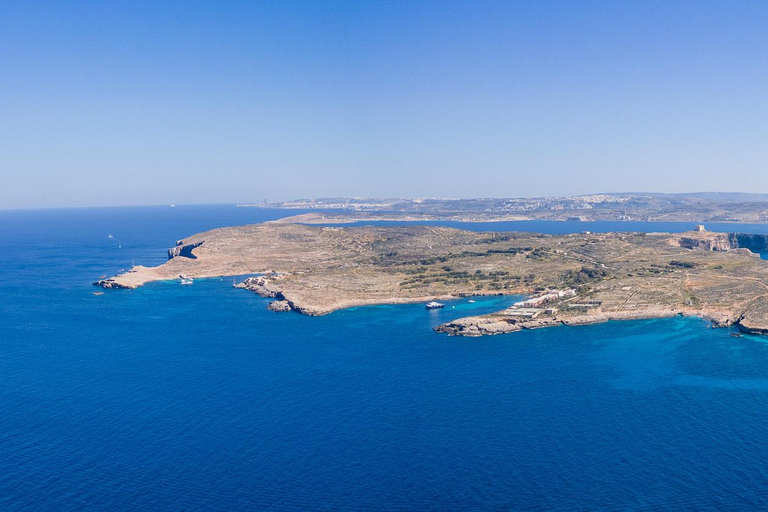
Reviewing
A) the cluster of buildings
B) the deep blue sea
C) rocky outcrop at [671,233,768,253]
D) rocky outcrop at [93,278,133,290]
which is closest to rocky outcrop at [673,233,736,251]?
rocky outcrop at [671,233,768,253]

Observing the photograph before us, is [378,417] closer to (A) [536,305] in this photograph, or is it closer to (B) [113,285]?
(A) [536,305]

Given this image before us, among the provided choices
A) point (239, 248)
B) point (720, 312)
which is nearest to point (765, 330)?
point (720, 312)

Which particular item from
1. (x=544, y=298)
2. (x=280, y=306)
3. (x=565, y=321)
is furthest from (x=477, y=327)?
(x=280, y=306)

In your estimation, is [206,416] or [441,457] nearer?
[441,457]

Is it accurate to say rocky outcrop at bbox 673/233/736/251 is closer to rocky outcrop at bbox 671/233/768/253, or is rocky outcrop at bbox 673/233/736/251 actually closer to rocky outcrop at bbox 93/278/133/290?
rocky outcrop at bbox 671/233/768/253

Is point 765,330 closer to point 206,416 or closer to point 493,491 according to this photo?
point 493,491

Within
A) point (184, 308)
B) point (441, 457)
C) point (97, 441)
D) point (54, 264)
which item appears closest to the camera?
point (441, 457)

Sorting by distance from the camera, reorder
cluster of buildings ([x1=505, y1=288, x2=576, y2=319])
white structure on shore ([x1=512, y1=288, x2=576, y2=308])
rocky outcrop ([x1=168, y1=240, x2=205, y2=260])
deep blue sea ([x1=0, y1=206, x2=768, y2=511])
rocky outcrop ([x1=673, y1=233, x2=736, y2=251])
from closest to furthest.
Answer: deep blue sea ([x1=0, y1=206, x2=768, y2=511]), cluster of buildings ([x1=505, y1=288, x2=576, y2=319]), white structure on shore ([x1=512, y1=288, x2=576, y2=308]), rocky outcrop ([x1=168, y1=240, x2=205, y2=260]), rocky outcrop ([x1=673, y1=233, x2=736, y2=251])
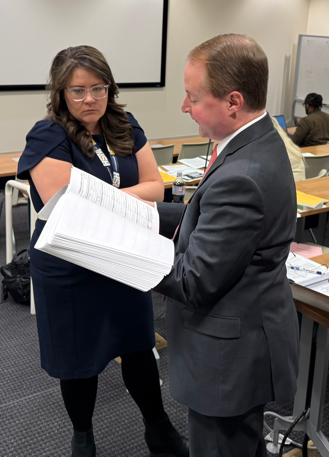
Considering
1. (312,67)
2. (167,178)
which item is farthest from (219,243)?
(312,67)

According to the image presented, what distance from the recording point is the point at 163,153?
4.67m

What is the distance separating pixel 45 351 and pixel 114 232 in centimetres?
80

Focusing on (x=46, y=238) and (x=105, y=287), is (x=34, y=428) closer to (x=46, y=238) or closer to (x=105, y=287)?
(x=105, y=287)

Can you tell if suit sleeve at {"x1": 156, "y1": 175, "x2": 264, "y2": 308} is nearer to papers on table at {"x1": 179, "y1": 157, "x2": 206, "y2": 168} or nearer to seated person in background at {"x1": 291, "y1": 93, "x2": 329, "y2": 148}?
papers on table at {"x1": 179, "y1": 157, "x2": 206, "y2": 168}

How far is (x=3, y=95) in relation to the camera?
239 inches

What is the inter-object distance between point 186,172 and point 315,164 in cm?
140

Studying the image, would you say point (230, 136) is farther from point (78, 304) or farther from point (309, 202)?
point (309, 202)

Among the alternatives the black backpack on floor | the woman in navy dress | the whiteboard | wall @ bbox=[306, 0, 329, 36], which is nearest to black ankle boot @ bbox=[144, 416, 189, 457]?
the woman in navy dress

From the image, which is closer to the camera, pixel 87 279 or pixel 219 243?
pixel 219 243

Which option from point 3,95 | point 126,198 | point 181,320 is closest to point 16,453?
point 181,320

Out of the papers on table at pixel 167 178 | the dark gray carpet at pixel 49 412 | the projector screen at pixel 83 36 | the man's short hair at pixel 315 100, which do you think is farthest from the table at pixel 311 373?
the projector screen at pixel 83 36

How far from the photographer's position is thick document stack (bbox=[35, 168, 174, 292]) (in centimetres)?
98

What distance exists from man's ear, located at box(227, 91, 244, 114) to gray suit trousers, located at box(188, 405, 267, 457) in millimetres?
785

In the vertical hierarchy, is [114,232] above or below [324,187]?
above
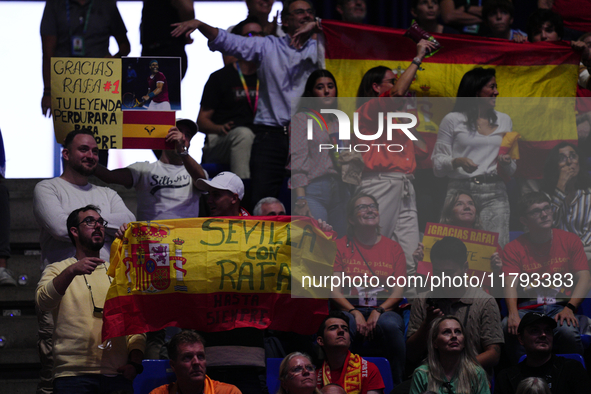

◆ REQUIREMENT:
Please identify every line in the data above that contains the word "woman", and copy each of those lines in full.

◆ REPLY:
Among the alternatives the black backpack on floor | the woman in navy dress | the whiteboard | wall @ bbox=[306, 0, 329, 36], which is nearest to black ankle boot @ bbox=[144, 416, 189, 457]?
the woman in navy dress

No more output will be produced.